> **EXERCISE DATA**
--------

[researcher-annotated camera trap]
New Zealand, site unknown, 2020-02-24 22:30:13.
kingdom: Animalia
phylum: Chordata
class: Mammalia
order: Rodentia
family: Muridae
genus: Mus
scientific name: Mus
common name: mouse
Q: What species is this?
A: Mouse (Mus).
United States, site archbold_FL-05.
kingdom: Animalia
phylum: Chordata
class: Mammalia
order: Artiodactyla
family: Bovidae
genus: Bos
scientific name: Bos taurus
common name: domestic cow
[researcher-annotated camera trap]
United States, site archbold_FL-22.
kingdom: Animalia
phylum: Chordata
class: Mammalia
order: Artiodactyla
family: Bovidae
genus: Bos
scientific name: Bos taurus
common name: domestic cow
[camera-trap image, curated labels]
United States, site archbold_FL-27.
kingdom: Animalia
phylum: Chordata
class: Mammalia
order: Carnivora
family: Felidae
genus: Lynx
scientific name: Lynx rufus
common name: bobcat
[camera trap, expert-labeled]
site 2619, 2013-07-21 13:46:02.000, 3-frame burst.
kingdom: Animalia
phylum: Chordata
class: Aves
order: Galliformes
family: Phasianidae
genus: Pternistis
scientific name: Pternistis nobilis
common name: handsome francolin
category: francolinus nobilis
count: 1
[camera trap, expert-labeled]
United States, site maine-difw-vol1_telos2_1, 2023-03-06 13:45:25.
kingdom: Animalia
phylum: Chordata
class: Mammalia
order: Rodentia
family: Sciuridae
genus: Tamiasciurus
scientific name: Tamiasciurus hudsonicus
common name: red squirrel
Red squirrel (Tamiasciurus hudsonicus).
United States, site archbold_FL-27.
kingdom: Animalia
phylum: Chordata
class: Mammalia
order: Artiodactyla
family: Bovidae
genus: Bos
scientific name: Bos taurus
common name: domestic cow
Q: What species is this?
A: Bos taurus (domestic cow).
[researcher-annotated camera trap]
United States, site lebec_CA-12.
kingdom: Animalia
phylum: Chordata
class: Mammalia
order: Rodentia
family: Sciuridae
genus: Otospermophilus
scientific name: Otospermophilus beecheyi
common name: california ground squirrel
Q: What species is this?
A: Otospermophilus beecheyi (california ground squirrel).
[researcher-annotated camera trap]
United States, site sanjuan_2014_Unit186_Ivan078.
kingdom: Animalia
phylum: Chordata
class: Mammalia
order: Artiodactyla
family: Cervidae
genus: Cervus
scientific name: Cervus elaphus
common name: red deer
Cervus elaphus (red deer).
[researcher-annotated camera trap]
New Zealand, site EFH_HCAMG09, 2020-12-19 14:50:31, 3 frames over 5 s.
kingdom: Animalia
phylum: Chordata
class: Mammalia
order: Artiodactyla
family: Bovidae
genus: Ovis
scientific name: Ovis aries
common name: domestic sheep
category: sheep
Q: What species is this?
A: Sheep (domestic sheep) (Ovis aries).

--------

> **WHAT YOU SHOULD DO**
What is needed is the full listing, reproduced exactly.

> **COMPLETED TASK**
[researcher-annotated camera trap]
New Zealand, site unknown, 2020-02-24 22:30:13.
kingdom: Animalia
phylum: Chordata
class: Mammalia
order: Rodentia
family: Muridae
genus: Mus
scientific name: Mus
common name: mouse
Q: What species is this?
A: Mouse (Mus).
United States, site archbold_FL-05.
kingdom: Animalia
phylum: Chordata
class: Mammalia
order: Artiodactyla
family: Bovidae
genus: Bos
scientific name: Bos taurus
common name: domestic cow
[researcher-annotated camera trap]
United States, site archbold_FL-22.
kingdom: Animalia
phylum: Chordata
class: Mammalia
order: Artiodactyla
family: Bovidae
genus: Bos
scientific name: Bos taurus
common name: domestic cow
[camera-trap image, curated labels]
United States, site archbold_FL-27.
kingdom: Animalia
phylum: Chordata
class: Mammalia
order: Carnivora
family: Felidae
genus: Lynx
scientific name: Lynx rufus
common name: bobcat
[camera trap, expert-labeled]
site 2619, 2013-07-21 13:46:02.000, 3-frame burst.
kingdom: Animalia
phylum: Chordata
class: Aves
order: Galliformes
family: Phasianidae
genus: Pternistis
scientific name: Pternistis nobilis
common name: handsome francolin
category: francolinus nobilis
count: 1
[camera trap, expert-labeled]
United States, site maine-difw-vol1_telos2_1, 2023-03-06 13:45:25.
kingdom: Animalia
phylum: Chordata
class: Mammalia
order: Rodentia
family: Sciuridae
genus: Tamiasciurus
scientific name: Tamiasciurus hudsonicus
common name: red squirrel
Red squirrel (Tamiasciurus hudsonicus).
United States, site archbold_FL-27.
kingdom: Animalia
phylum: Chordata
class: Mammalia
order: Artiodactyla
family: Bovidae
genus: Bos
scientific name: Bos taurus
common name: domestic cow
Q: What species is this?
A: Bos taurus (domestic cow).
[researcher-annotated camera trap]
United States, site lebec_CA-12.
kingdom: Animalia
phylum: Chordata
class: Mammalia
order: Rodentia
family: Sciuridae
genus: Otospermophilus
scientific name: Otospermophilus beecheyi
common name: california ground squirrel
Q: What species is this?
A: Otospermophilus beecheyi (california ground squirrel).
[researcher-annotated camera trap]
United States, site sanjuan_2014_Unit186_Ivan078.
kingdom: Animalia
phylum: Chordata
class: Mammalia
order: Artiodactyla
family: Cervidae
genus: Cervus
scientific name: Cervus elaphus
common name: red deer
Cervus elaphus (red deer).
[researcher-annotated camera trap]
New Zealand, site EFH_HCAMG09, 2020-12-19 14:50:31, 3 frames over 5 s.
kingdom: Animalia
phylum: Chordata
class: Mammalia
order: Artiodactyla
family: Bovidae
genus: Ovis
scientific name: Ovis aries
common name: domestic sheep
category: sheep
Q: What species is this?
A: Sheep (domestic sheep) (Ovis aries).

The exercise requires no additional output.